§ **Stated goal A**
Set down word for word the part of the passage on the Labour Party conference that begins at the words "Clearly, the left" and stops after "(slim) left-wing majority.".

§ **Passage provided**

■ ■ ■ ■ ■ ■ ■

But conference business itself was still firmly in the hands of the right:

  • There were no real debates on anything. The documents produced by the National Policy Forum (to which Tony Blair outsourced policy making) are full of waffle and without any concrete policies. Contemporary motions were distributed way too late and, once merged, were too vague and non-committal.
  • The NEC exercised a lot of pressure on delegates to remit all their rule change proposals in favour of the ‘Party Democracy Review’, even those that do not fall in the review’s remit. Conference should have had a chance to properly debate and vote on, say, the McDonnell amendment, the need to abolish the 12 months delay affecting CLP rule changes and the fight to democratise Young Labour.
  • About a third of contemporary motions were ruled out of order by the CAC, including some that wanted to end British weapons exports to Saudi-Arabia, because a NPF document touches on the issue.

Clearly, the left still has a long way to go in its fight to transform the Labour Party. For a start, conference must become the sole, sovereign decision-making body of the party and the NPF should be abolished. It is an instrument to stop members from shaping party policy.

The next 12 months are going to be crucial in our fight to democratise the party and take it out of the hands of people like Iain McNicol. It is the bureaucratic middle layer that has been resisting reforms; the top and the bottom are now firmly in the hands of the left:

  • With the addition of three more members chosen by CLPs, the NEC will have a (slim) left-wing majority.
  • The new CAC (in office for two years), has a pro-Corbyn majority: Seema Chandwani and Billy Hayes were elected by the membership; two more seats are held by the Unite union.
  • The so-called ‘Corbyn review’ will be run by Katy Clarke, Claudia Webbe and Andy Kerr – all in the Corbyn camp.

This gives us an unprecedented opportunity to transform the party. However! We urge Labour Party members not to rely on Jeremy Corbyn and his allies on the NEC to sort things out for them. Corbyn has relented to pressure from the right on too many issues, be it the ‘anti-Semitism scandal’, Trident or free movement. Corbyn and his allies seem to believe that the saboteurs can been pacified and ‘party unity’ consolidated by giving ground on these issues. This is dangerously naive. The outcome of the Chakrabarti enquiry shows the opposite to be true. The witch-hunters’ appetites grow in the eating.

■ ■ ■ ■ ■ ■ ■

§ **Information shown**
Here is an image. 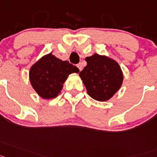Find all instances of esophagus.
Wrapping results in <instances>:
<instances>
[{
  "mask_svg": "<svg viewBox=\"0 0 157 157\" xmlns=\"http://www.w3.org/2000/svg\"><path fill=\"white\" fill-rule=\"evenodd\" d=\"M77 68H78L79 69V70L80 71H81L82 70V65H81V63H79L78 65H77Z\"/></svg>",
  "mask_w": 157,
  "mask_h": 157,
  "instance_id": "esophagus-1",
  "label": "esophagus"
}]
</instances>
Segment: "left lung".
Segmentation results:
<instances>
[{
	"label": "left lung",
	"mask_w": 157,
	"mask_h": 157,
	"mask_svg": "<svg viewBox=\"0 0 157 157\" xmlns=\"http://www.w3.org/2000/svg\"><path fill=\"white\" fill-rule=\"evenodd\" d=\"M87 65L79 73L88 95L99 102L107 101L118 92L123 82L119 64L106 55L94 54L85 58Z\"/></svg>",
	"instance_id": "obj_1"
}]
</instances>
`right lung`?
<instances>
[{
    "label": "right lung",
    "instance_id": "obj_1",
    "mask_svg": "<svg viewBox=\"0 0 157 157\" xmlns=\"http://www.w3.org/2000/svg\"><path fill=\"white\" fill-rule=\"evenodd\" d=\"M74 73H79L78 68L50 53L31 65L29 80L32 88L40 97L54 99L61 93L68 77Z\"/></svg>",
    "mask_w": 157,
    "mask_h": 157
}]
</instances>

■ ■ ■ ■ ■ ■ ■

§ **Stated goal B**
Identify every line in the records that contains the string "rule" and copy each of those lines.

§ **Correct response A**
Clearly, the left still has a long way to go in its fight to transform the Labour Party. For a start, conference must become the sole, sovereign decision-making body of the party and the NPF should be abolished. It is an instrument to stop members from shaping party policy.

The next 12 months are going to be crucial in our fight to democratise the party and take it out of the hands of people like Iain McNicol. It is the bureaucratic middle layer that has been resisting reforms; the top and the bottom are now firmly in the hands of the left:

  • With the addition of three more members chosen by CLPs, the NEC will have a (slim) left-wing majority.

§ **Correct response B**
  "mask_svg": "<svg viewBox=\"0 0 157 157\" xmlns=\"http://www.w3.org/2000/svg\"><path fill=\"white\" fill-rule=\"evenodd\" d=\"M77 68H78L79 69V70L80 71H81L82 70V65H81V63H79L78 65H77Z\"/></svg>",
	"mask_svg": "<svg viewBox=\"0 0 157 157\" xmlns=\"http://www.w3.org/2000/svg\"><path fill=\"white\" fill-rule=\"evenodd\" d=\"M87 65L79 73L88 95L99 102L107 101L118 92L123 82L119 64L106 55L94 54L85 58Z\"/></svg>",
    "mask_svg": "<svg viewBox=\"0 0 157 157\" xmlns=\"http://www.w3.org/2000/svg\"><path fill=\"white\" fill-rule=\"evenodd\" d=\"M74 73H79L78 68L50 53L31 65L29 80L32 88L40 97L54 99L61 93L68 77Z\"/></svg>",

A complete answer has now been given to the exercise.